There’s nothing remotely subtle about Kathakali Dutta’s love for the K-pop group BTS. “I got to know about them in 2014, and I’ve been stanning them since 2015. I was one of the OGs,” she says proudly. It was a close friend who first put her on to the band. Anime has been a part of her life since she was a child, and Asian culture, in general, holds a special appeal. At the time, she tells me, BTS were ‘hardcore hip-hop’ — not her thing at all. But listening to that first song was somewhat of a revelation. She went back to her friend for more, and there’s been no turning back since.
She explains that the nature of the industry had a role to play in why she instantly took to the group — “The K-pop industry works in a certain way. You rise quickly, but you also fall quickly. You can’t afford to do only one album per year because by the time you release your second album, there will be 15 new groups, and no one will remember you.
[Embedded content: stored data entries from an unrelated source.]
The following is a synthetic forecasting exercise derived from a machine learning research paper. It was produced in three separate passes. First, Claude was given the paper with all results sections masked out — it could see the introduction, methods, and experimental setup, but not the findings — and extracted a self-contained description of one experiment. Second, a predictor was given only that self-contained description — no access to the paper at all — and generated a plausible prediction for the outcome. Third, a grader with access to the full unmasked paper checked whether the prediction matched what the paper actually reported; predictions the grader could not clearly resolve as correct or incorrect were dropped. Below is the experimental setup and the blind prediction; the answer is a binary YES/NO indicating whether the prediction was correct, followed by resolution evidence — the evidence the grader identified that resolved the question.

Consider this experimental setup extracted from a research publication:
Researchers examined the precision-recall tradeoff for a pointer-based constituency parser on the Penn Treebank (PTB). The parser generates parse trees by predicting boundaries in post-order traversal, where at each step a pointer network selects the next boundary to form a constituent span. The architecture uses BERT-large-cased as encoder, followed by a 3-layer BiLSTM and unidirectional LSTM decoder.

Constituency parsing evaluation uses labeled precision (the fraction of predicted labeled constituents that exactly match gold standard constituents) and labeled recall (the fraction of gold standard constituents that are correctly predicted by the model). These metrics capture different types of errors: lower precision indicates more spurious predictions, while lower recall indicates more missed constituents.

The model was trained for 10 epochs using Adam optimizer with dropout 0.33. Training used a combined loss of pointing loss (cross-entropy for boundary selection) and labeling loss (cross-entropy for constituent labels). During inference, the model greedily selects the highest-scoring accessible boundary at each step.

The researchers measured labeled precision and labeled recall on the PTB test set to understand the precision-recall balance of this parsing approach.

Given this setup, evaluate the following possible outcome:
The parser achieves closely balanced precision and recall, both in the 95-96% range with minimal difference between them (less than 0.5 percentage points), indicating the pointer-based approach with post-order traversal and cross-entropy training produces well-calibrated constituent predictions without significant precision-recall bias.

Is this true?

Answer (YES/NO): NO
So you need to be on the social radar a lot.” For a wide-eyed new fan eager to consume everything there is to know about the band, there’s no dearth of content, so it was easy to go beyond the music.
Dutta found that unlike the Western pop culture icons she had grown up with, she could actually relate to the BTS band members as people. “When you come from an Asian country, you know how things are,” she says, “Japanese and Korean cultures are exactly like ours — they’re very respectful — and those things you catch on to, because you don’t see them in the West.” It wasn’t long before she started exploring other music groups. She compares it to understanding a Punjabi song in Bollywood (“Even though it irks me when others make that comparison”), where a catchy refrain is key, even if you don’t speak the language.
But after a couple of years immersed in the culture, Dutta decided that subtitles just weren’t cutting it anymore. It was time to take up the language in earnest. Almost two years since she began classes, she’s finding it more gratifying than ever. “I’m emotionally invested in BTS, so when we learn a new word in class and I can relate it to a song, it feels really nice,” she says.
She often finds herself lurking in fan forums, reading comments and discovering the specificities of Korean speech. But Dutta has valid reservations about actually participating. “I don’t want to be that person who appropriates culture without knowing it,” she says, although Korean expressions come to mind organically now. But for fear of offending people, she’s hesitant to speak them out loud. Her fears are not entirely unfounded. With the popularity of K-pop and anime, people around the world tend to reduce the two countries to these singular aspects of their cultures. It’s the equivalent to being abroad and having ‘Shah Rukh Khan!’ thrown in your face the moment someone catches sight of brown skin.
It’s also true, however, that K-pop and anime have made the world sit up and take notice of Asian countries. For Dutta, the language has been a fascinating insight into the history of the region. She rattles off facts she learnt in class about the interlinked history of China, Japan, and Korea with ease and believes it’s about time we started paying attention to our own continent. “We look to the West so much, we tend to forget our own culture — the good and the bad.”